La parrilla quedará conformada a partir de las 3 de la madrugada del sábado al domingo (hora peninsular española), para que cuatro horas después arranque la carrera. Eso contando con que se pueda disputar dentro de una razonable normalidad, dado que aún hay posibilidad de que ni siquiera se llegue a poder rodar en condiciones. En ese caso, se tomarían los tiempos de los segundos entrenamientos libres, con Valtteri Bottas primero, seguido por Lewis Hamilton, Max Verstappen y Sebastian Vettel. Carlos Sainz saldría séptimo.

La F1 y la lluvia, agua y aceite

La incidencia de la lluvia en Japón no es nueva. Ha ocurrido en incontables ocasiones, siendo las últimas en 2004 y 2010, cuando ya se trasladó la clasificación al domingo, o en 2014, cuando la anegada pista provocó la salida de pista de Adrian Sutil y, después, la de Jules Bianchi. El fatal accidente del francés contra la grúa que sacaba el Sauber del alemán hizo que se cambiara el protocolo de actuación en torno a las carreras con lluvia.

Sin embargo, en términos generales, la presencia de las precipitaciones en un Gran Premio de Fórmula 1 suele dar muchos problemas. La imprevisibilidad de lo que pueda ocurrir, los accidentes o las dificultades para pilotar propician carreras más entretenidas para el espectador, pero mucho más complejas para los pilotos y especialmente los ingenieros, que acaban desquiciados.

El comportamiento de Pirelli en este sentido también está muy en entredicho.
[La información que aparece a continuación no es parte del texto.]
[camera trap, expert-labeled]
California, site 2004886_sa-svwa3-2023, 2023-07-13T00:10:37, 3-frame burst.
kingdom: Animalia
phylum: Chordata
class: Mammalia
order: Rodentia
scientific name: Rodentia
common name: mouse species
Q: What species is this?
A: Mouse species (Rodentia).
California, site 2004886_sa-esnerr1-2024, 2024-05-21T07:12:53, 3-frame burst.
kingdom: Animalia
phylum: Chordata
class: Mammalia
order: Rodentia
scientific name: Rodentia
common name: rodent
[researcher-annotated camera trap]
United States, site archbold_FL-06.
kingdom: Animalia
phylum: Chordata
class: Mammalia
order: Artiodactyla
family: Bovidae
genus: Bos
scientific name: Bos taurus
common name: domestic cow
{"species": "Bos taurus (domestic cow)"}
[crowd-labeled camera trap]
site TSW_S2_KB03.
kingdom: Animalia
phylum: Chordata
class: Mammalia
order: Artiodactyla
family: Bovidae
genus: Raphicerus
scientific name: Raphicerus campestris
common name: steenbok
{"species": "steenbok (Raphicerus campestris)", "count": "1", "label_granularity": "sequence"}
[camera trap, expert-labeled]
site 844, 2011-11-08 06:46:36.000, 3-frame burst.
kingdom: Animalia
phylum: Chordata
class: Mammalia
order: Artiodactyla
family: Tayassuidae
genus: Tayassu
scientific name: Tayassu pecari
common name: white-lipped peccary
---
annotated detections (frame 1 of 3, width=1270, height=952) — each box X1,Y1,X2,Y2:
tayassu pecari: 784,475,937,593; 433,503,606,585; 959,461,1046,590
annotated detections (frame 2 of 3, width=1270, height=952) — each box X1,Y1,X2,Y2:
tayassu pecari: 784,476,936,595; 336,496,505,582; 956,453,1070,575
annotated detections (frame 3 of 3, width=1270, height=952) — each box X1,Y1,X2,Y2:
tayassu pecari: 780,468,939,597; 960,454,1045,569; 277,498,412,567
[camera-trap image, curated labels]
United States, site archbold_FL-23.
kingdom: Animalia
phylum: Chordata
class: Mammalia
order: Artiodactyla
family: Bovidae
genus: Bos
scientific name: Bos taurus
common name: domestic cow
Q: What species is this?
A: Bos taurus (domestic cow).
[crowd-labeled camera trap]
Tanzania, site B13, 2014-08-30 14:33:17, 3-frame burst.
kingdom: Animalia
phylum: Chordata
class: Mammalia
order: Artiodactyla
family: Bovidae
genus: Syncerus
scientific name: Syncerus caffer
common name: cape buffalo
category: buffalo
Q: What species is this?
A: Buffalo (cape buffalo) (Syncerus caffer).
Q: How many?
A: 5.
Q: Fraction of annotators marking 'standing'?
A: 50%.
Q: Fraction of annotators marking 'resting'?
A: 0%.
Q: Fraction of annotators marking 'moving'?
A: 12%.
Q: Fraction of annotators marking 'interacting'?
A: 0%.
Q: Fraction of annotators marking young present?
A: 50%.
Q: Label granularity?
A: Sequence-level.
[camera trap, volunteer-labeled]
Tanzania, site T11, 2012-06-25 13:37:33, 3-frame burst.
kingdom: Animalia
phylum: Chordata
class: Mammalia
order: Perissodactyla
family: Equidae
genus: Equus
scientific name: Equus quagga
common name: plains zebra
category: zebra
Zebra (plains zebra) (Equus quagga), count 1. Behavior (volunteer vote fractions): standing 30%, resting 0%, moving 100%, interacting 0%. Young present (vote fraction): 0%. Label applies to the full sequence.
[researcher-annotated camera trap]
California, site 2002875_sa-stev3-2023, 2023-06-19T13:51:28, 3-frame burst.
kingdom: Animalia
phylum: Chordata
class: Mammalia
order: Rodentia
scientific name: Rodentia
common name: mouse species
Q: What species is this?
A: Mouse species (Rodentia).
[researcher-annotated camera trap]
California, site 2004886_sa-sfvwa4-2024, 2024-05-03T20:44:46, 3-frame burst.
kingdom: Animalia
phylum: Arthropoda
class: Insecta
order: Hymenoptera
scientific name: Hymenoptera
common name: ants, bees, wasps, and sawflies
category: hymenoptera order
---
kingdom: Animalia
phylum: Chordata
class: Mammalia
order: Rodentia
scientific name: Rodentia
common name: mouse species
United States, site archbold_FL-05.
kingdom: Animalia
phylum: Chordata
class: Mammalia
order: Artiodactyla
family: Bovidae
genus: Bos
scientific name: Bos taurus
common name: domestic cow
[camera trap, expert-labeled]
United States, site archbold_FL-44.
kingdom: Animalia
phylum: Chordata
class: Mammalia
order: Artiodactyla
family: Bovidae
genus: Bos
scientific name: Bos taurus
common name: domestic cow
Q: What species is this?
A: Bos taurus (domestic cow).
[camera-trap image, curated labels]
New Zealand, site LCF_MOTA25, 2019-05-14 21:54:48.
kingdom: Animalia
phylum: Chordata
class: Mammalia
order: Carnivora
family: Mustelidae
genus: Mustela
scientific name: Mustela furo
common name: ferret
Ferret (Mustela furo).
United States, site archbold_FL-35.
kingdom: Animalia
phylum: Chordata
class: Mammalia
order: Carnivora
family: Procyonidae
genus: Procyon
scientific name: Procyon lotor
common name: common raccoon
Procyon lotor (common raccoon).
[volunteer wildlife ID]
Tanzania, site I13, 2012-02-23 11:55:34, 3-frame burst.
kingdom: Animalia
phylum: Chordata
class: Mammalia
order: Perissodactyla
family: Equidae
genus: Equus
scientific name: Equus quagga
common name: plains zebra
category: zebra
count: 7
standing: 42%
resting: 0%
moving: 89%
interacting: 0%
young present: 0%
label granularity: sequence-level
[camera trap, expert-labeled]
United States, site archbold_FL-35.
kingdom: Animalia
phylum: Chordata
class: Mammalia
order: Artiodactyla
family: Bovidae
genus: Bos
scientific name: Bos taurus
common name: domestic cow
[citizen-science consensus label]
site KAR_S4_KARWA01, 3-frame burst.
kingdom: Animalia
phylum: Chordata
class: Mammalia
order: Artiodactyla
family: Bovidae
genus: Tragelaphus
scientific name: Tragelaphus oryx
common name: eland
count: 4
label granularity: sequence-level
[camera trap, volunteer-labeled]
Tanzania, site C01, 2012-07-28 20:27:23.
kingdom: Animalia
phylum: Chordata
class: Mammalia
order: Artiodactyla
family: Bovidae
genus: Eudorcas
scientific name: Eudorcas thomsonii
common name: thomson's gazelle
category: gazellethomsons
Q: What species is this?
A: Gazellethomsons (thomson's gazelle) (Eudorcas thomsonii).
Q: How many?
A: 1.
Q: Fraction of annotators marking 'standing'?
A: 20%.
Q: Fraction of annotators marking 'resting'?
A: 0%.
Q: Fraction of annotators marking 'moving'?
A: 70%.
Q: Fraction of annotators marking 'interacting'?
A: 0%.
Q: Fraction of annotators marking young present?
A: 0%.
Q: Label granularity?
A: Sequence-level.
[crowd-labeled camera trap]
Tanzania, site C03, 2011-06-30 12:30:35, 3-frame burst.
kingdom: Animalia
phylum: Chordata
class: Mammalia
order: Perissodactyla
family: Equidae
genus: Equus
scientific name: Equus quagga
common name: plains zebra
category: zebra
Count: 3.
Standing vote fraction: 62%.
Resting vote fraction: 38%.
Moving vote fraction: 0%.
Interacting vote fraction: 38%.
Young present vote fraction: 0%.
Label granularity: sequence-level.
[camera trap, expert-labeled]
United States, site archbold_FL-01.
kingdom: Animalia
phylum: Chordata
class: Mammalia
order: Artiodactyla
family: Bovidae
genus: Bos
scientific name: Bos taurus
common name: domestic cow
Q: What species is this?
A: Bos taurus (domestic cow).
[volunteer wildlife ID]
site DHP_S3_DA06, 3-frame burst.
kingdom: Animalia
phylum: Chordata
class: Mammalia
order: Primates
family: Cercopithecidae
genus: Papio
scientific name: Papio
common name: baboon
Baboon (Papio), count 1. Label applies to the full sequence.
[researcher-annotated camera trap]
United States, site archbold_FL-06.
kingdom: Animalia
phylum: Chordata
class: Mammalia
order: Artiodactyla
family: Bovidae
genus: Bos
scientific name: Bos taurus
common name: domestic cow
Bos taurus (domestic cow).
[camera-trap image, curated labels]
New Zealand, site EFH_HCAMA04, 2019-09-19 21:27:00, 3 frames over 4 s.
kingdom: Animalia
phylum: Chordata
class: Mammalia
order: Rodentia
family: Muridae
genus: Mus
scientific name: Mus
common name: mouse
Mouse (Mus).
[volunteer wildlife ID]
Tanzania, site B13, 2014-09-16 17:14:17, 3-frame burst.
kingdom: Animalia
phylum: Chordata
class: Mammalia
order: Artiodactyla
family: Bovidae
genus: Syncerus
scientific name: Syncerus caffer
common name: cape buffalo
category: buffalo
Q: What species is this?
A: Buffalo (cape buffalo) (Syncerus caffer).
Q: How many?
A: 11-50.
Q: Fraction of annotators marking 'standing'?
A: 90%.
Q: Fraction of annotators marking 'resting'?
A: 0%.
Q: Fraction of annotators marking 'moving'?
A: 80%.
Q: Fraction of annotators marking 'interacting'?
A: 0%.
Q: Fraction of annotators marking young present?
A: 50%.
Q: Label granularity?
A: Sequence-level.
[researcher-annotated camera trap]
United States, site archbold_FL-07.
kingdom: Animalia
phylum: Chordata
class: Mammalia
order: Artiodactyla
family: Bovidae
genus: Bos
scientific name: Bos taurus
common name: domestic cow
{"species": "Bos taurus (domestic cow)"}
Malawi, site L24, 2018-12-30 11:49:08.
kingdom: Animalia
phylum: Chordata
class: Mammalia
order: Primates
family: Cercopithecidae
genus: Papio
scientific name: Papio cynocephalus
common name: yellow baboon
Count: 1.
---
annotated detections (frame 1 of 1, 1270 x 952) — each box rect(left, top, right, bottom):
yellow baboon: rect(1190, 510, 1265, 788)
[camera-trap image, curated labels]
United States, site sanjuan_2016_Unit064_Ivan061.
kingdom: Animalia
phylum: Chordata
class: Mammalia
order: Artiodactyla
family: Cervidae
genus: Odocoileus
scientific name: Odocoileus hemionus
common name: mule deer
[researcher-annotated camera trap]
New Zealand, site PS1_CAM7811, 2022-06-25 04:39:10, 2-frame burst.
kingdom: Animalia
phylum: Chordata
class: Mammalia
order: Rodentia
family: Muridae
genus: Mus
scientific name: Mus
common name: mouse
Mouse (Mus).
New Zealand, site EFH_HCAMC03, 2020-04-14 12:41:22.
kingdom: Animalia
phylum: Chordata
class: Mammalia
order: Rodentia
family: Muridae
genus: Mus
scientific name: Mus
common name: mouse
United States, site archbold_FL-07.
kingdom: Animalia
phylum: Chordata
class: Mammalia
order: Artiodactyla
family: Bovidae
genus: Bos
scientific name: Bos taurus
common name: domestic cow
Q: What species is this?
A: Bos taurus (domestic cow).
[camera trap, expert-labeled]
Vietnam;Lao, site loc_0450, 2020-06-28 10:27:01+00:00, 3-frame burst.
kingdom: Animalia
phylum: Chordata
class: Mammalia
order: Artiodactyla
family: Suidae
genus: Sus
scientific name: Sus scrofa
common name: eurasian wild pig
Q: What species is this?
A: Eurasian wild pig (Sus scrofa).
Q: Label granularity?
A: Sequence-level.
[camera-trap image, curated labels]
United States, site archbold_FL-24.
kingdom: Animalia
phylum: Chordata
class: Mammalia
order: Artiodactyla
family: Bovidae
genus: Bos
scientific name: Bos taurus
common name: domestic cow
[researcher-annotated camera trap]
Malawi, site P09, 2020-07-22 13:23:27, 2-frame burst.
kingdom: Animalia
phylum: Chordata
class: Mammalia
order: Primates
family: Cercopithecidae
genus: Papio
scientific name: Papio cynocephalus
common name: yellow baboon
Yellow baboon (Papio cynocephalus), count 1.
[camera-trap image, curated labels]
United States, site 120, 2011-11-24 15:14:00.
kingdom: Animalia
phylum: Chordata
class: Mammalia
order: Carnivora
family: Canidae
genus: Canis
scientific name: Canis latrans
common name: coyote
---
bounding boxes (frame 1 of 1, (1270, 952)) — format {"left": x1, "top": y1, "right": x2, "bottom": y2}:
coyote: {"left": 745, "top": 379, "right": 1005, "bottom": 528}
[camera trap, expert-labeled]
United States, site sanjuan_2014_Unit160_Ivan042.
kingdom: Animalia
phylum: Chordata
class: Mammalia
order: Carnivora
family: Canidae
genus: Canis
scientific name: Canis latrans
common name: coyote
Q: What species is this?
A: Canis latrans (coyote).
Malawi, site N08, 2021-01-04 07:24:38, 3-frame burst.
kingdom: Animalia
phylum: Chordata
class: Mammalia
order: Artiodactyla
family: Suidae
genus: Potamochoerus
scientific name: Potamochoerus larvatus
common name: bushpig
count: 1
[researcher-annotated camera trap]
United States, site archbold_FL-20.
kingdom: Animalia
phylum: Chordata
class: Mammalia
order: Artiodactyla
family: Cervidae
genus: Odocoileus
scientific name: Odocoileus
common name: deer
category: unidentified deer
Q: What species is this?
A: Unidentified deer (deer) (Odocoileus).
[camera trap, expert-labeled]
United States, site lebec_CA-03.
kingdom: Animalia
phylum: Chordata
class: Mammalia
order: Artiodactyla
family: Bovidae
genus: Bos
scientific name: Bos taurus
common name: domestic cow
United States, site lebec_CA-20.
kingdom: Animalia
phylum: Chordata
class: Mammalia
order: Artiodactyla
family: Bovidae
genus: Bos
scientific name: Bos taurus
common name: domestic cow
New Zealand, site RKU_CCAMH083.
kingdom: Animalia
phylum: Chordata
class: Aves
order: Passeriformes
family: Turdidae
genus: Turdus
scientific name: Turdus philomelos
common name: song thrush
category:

Kimi Räikkönen calificaba de «ridículo» el comportamiento de los monoplazas en mojado, y buena culpa de ello la tienen los neumáticos. Si el suministrador de ruedas diera unas de lluvia extrema de verdad, la presencia de agua en el asfalto no sería impedimento para verles conducir. Vienen a la mente en estos casos, y más cuando el escenario es Japón, grandes maestros del pilotaje en lluvia, con el eterno Ayrton Senna como máximo exponente.

La noticia de la cancelación del sábado da un día menos de trabajo a los equipos, algo que nunca es bueno dados los pocos kilómetros y oportunidades que tienen para probar. Mercedes, que salvo sorpresa se proclamará campeón del mundo de constructores el domingo, mira al cielo esperando que le sean propicios los augurios. Valtteri Bottas y Lewis Hamilton no quieren fallar, máxime cuando Red Bull y Ferrari están al acecho, mucho más que nunca. Para ellos, lo que peor les viene es una carrera con lío.

Todo lo contrario que a Carlos Sainz, que con poco que perder y mucho que ganar puede jugársela a una carrera arriesgada en agua. En seco este viernes demostró que el séptimo puesto, el mejor del resto, es más que un objetivo, una obligación.